“I called your landline, the one from the phone book, and I think your mom answered. I asked if you were there, and she said you were at the library.” He smiles a little at this, but sadly. “I lost my nerve. I didn’t leave a message. I just got in my truck and drove back here.”
Now I step close to him again. I put my hand on his chest, and I can feel his heart racing as he continues to sit in my desk chair, looking up at me. “There’s more,” he says softly. “I used to go to the Royal Agricultural Winter Fair every year. I’d take as many horses, as many students as I could—so I could be there every day, just in case you happened to be there. Which you never were. I looked for you everywhere. I was convinced I’d see you in one of those fancy rich people horse show boxes you told me about.” He smiles up at me for a moment as I shake my head, filled with regret.
“My parents kept wanting to get a box at the horse show, the way we used to when I was younger, but I always told them no. Being around horses, after you, was too painful. It reminded me of us. But to thinkthat I could have seen you…” I trail off. Because there’s still more I need to know, so I can be sure, once and for all, that the safest place for me is in his arms. “Last night, though…When you got so upset with me.”
He sighs. “I don’t want to make excuses for myself, because I wasn’t fair to you last night. I know that. It’s just…losing my mom when I did, the way I did, was hard.”
“Of course it was,” I say. “Tate. I can’t imagine—”
He shakes his head. “Just let me finish, or I might lose my nerve now. When I saw you fall off Star, I was so afraid you were going to get hurt like my mom did. I know that’s not reasonable, that you were right when you told me, years ago, that just because something bad happened one time doesn’t mean it will again. But your fall triggered something in me last night that I think had already been opened up the first time you almost got hurt on Star, a few days ago.” He’s looking away from me.
“Tate,” I say. “Look at me. Please.”
He does. And I see so much pain in his eyes I can hardly stand it. I reach down to stroke his cheek.
“I’ve never cared about anyone this way, Emory. No one except my family.” He reaches up for my hand against his face. Stills it, holds it there. “And I never want to let you go.”
I don’t know if he can hear my heart from where he sits, but it’s officially galloping away from me now. There’s so much I want to say to him, but I can’t find any more words. Possibly because being so close to him, after so long imagining this, dreaming about it, iscompletely distracting. It’s starting to consume me, like I’m a piece of paper and he’s a lit match.
Then, suddenly, he’s letting go of me. I feel bereft for a moment without his touch, until he stands and our bodies become aligned. Mere inches of space separate us. All my senses are on high alert. I can smell him. Woodsmoke and saddle soap, pine needles and leather. The air between us is electric.
“I missed you so much,” he whispers. He touches a wisp of my hair. “I missed your hair. This color. Like the glossiest chestnut.” Now he looks down at me. “And your green eyes, and your smile. Like the sun. You’re everything I always imagined you would be, and more.”
“How often did you imagine me?” I find myself whispering. Our lips are so close now. I reach up and bury my fingers in his hair, pull him one inch closer. He lowers his hands to my hips.

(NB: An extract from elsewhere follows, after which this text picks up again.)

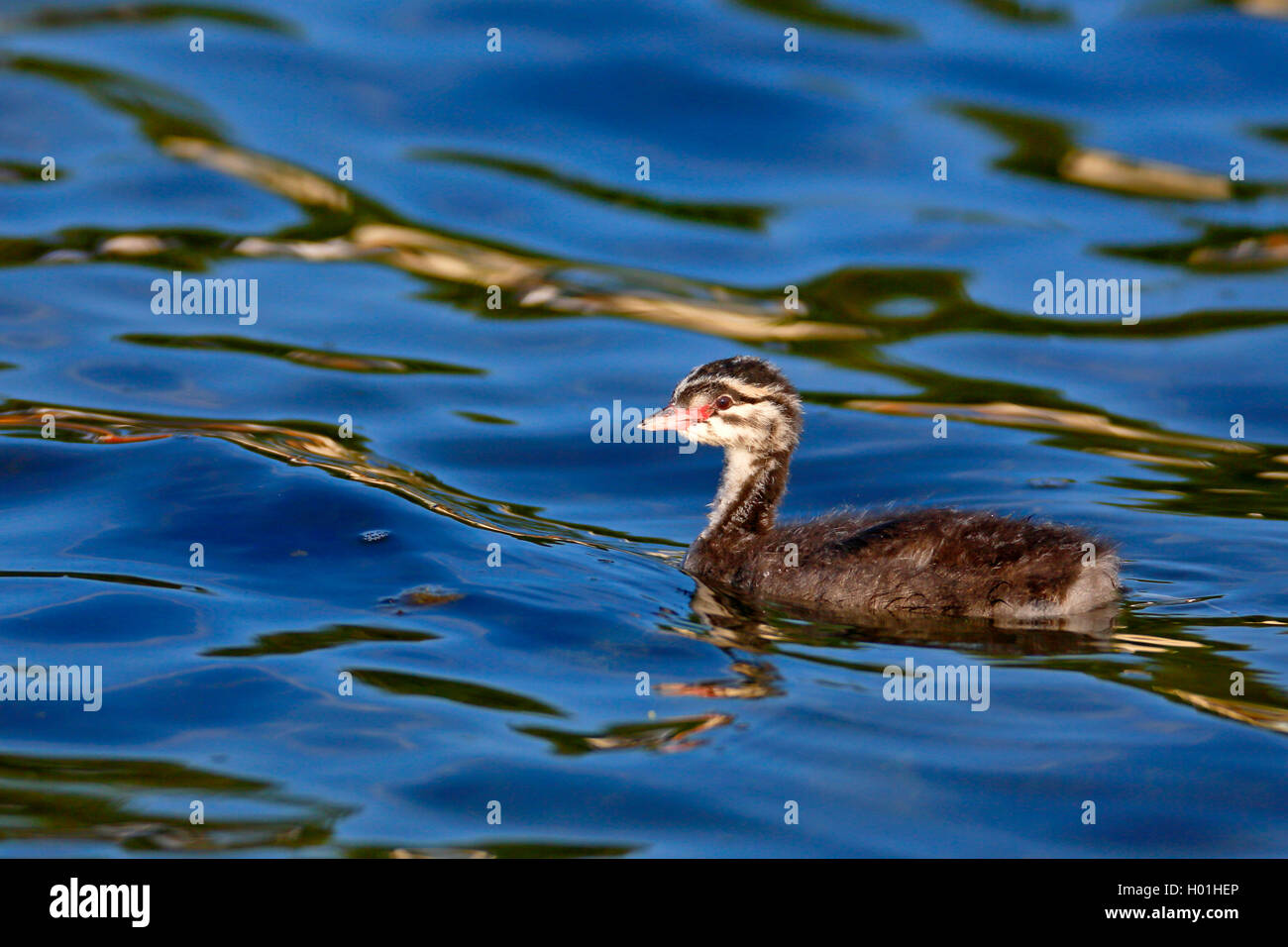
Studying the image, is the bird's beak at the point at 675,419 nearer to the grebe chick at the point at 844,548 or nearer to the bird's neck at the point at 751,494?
the grebe chick at the point at 844,548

“All the time,” he whispers back. “I dreamed about you, too.”
I want to press myself against his body, but I also want to take it slow.
“This feels like a dream right now,” he says.

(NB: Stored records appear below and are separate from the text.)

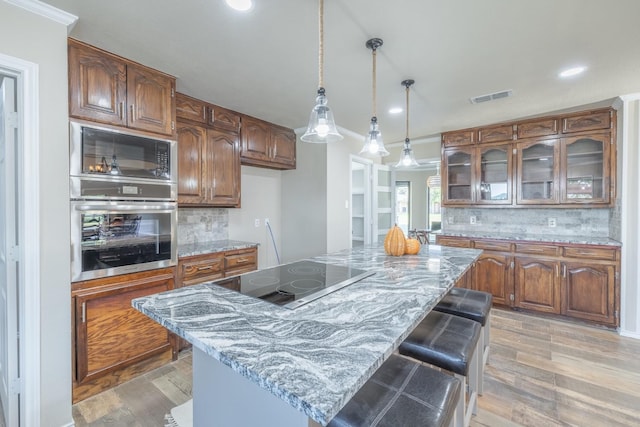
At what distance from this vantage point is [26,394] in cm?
161

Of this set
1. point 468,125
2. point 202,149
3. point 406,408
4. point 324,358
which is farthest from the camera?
point 468,125

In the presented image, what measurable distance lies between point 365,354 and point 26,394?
6.87 feet

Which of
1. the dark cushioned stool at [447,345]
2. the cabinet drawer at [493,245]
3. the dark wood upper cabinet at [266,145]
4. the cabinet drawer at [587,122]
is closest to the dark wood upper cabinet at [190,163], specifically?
the dark wood upper cabinet at [266,145]

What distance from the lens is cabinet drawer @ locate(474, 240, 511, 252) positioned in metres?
3.47

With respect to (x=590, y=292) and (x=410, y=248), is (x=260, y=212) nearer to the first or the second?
(x=410, y=248)

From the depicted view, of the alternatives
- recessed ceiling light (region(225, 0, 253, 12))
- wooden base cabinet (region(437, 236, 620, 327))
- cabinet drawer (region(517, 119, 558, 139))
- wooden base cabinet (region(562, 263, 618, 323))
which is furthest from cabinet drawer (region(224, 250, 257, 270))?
cabinet drawer (region(517, 119, 558, 139))

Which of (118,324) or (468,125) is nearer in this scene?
(118,324)

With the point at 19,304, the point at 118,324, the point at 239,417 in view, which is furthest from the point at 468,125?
the point at 19,304

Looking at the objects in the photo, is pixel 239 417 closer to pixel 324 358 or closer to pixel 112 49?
pixel 324 358

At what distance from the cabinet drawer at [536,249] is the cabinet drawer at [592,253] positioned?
0.10 metres

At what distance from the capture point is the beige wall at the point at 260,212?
3.76 meters

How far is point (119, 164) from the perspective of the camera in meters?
2.07

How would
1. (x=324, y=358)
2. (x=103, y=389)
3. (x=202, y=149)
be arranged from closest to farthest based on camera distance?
(x=324, y=358) < (x=103, y=389) < (x=202, y=149)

“Do what you would do if it were,” I say.
He tilts my face toward his and kisses my mouth. And if listening to him talk sets my insides to boil, if looking into his eyes fills me with unimaginable longing, if touching him sends sparks through my body, then kissing him undoes me entirely. Both my hands are on his face now. His stubble is tantalizingly rough beneath my fingers. But his lips are the softest thing on earth.
We’re slow at first, and then our hunger for each other takes over.

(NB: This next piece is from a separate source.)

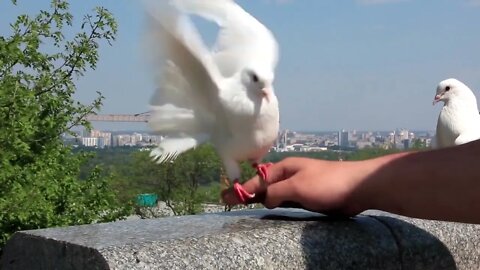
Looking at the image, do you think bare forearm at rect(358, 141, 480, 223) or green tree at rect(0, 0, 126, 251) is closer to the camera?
bare forearm at rect(358, 141, 480, 223)

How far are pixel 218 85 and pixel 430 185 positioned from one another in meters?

“Come on,” I say, pulling him toward the stairs to my apartment, feeling suddenly urgent. “Come upstairs with me.”
We only make it as far as my tiny kitchen. I tug off his flannel, then his T-shirt. He pulls my sweater over my head as he pushes me against the counter.
“Emory,” he whispers as he leans back to take me in. “You’re so beautiful.”
I grab the waistband of his jeans and pull him close. I don’t want there to be any space between us, not anymore.
“Tate.” I say his name, over and over, like a wish I’m making.Because he’s all I want.
He kisses my neck, my shoulder, my collarbone. He gently pulls down my bra straps and kisses the tops of my breasts, then moves his lips lower as I moan.
“You’re perfect,” he says—and he does make me feel that way, like the most perfect version of myself. Every inch of my skin is tingling. I’m so filled with desire for him it feels like I can hear water rushing in my ears.
But then I hear something else.
A sound downstairs in the office. I didn’t lock the front door, I realize.
“Hello?” It’s a familiar voice.
The very last voice I want to hear right now. “Emory? Are you there?”